See attached. The event seems to have begun around 06:00:00 on 2014-01-26. I was unable to get the single node cluster back online so I provisioned another node to add to the cluster, which became the SPM. Adding the second node worked and I had to power cycle the node that hung as sanlock was in a zombie state. This is my first attempt at production use of NFS over RDMA and I'd like to rule out that being the cause. Since the issue I've changed the 'nfs_mount_options' in /etc/vdsm/vdsm.conf to 'soft,nosharecache,rdma,port=20049'. The options during the crash were only 'rdma,port=20049'. I am also forcing NFSv3 by setting 'Nfsvers=3' in /etc/nfsmount.conf, which is still in place and was in place during the crash. Thanks - Trey On Tue, Jan 28, 2014 at 2:45 AM, Maor Lipchuk <mlipchuk@redhat.com> wrote:
Hi Trey,
Can you please also attach the engine/vdsm logs.
Thanks, Maor
On 01/27/2014 06:12 PM, Trey Dockendorf wrote:
I setup my first oVirt instance since 3.0 a few days ago and it went very well, and I left the single host cluster running with 1 VM over the weekend. Today I come back and the primary data storage is marked as unresponsive. The logs are full of entries [1] that look very similar to a knowledge base article on RHEL's website [2].

## [WHAT YOU SHOULD DO]
According to the thread, around what time and date did the storage event seem to begin? The material after this thread comes from a separate source.

## [RECORD EXTRACTS]
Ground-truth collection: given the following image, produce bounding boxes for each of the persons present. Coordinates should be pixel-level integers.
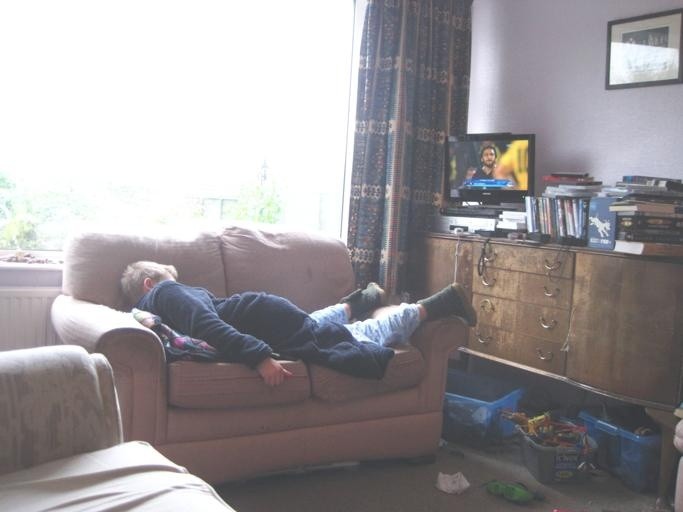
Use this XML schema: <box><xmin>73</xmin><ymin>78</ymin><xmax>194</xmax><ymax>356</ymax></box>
<box><xmin>472</xmin><ymin>146</ymin><xmax>500</xmax><ymax>190</ymax></box>
<box><xmin>494</xmin><ymin>140</ymin><xmax>528</xmax><ymax>190</ymax></box>
<box><xmin>120</xmin><ymin>261</ymin><xmax>476</xmax><ymax>385</ymax></box>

## [EXERCISE OUTPUT]
Around 06:00:00 on 2014-01-26.